I’ve been studying gratitude as the open door to a positive life and one of the most profound vehicles to love for some time.
As part of my research, we have had an ongoing contest asking our readers to share their own stories of how gratitude has transformed their own lives and relationships. Here is an unforgettable story of gratitude.
I embrace the gift of how my life has developed from birth to now.
At an early age, I was very visual. Reading books came easily to me by age three and is still one of my first loves. I am an accomplished writer with several books just sitting there for me to finish.
By the early teen years of my life, I became very accomplished at sketching. I especially enjoyed observing all the shadings of hands and faces and duplicating what my eyes could see on poster boards, a wall, chalk board or just notebook paper. I have spent countless hours appreciating nature, down to the slightest detail like:
how the leaves on a tree swaying in the breeze captures light and seem to sparkle in the sunlight
the perseverance of the ant who carries a crumb all the way across a wide driveway to the ant hill
the personality of birds in the morning with their unique chirps of urgency, joy, fear
the various smells on a country bike trail
the feel of clean flannel sheets in the bitter winter months
the taste of kiwi in season.
It seems that my whole life has been a festival of senses that I can have in memory to live over again as I please.
Some of the former pleasures are still within my grasp—others are now lost to me except in memory.
I was diagnosed at the age of 15 with Retinitis Pigmentosa, a degenerative macula condition that results in blindness.
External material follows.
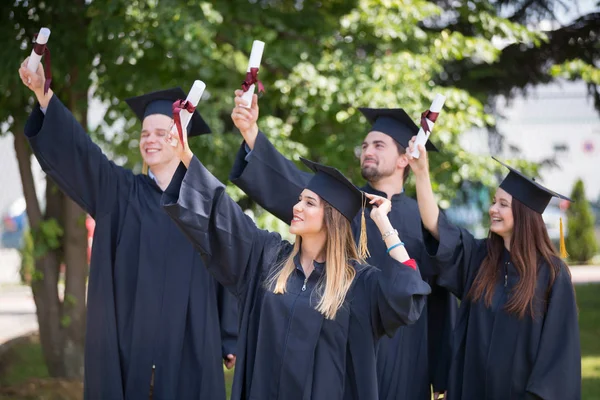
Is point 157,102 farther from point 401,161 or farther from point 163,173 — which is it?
point 401,161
I am now 47 and beyond legally blind, but not completely blind. With the reduced vision that I have, I am immensely grateful. I am pleased that my eyes have given me something to see in the absence of physical vision.
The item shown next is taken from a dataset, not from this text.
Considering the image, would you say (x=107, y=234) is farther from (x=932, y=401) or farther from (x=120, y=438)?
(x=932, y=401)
I see what is very similar to a star and the Aurora Borialis. My eyes have also created a variety of tints of color for me to enjoy. Some days the tint is a calm turquoise, other days it is an orange. This gives me the gift of color even though I’m not able to see much color in the physical world. I also have a very open third eye. My intuition gets better with time. As I mentioned, my love of reading has not faltered. In fact, I am in two book clubs. Most books are on audible format and I just indulge myself.
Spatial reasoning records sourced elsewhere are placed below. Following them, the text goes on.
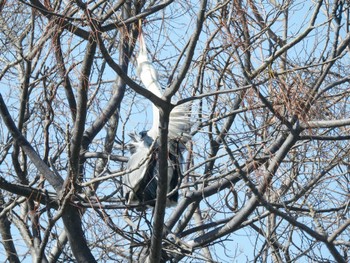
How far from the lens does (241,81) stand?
5668mm

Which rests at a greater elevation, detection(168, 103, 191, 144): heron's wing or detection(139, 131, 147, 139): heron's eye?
detection(139, 131, 147, 139): heron's eye

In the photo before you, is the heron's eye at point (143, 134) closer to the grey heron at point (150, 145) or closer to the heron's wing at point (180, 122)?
the grey heron at point (150, 145)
What my eyes can not detect in nature, I absorb with the other senses. I can smell when a deer is near. I often walk in the woods with my daughter and take much pleasure in listening to the music of the wild. I plan to try sculpting to satisfy my passion for art. I partake in the art of Yoga as a teacher and student to appease my need for movement and mental clarity.
It seems with all that I have lost, the golden nugget down the road waits for me to possess its abundant riches. It’s about contentment and most assuredly, having great gratitude for what I do have and also, finding the gift in the challenges. Any so-called curse can not exist without its polar opposite. So I know to be patient and focus on getting the wealth out of what ever life wants to offer me.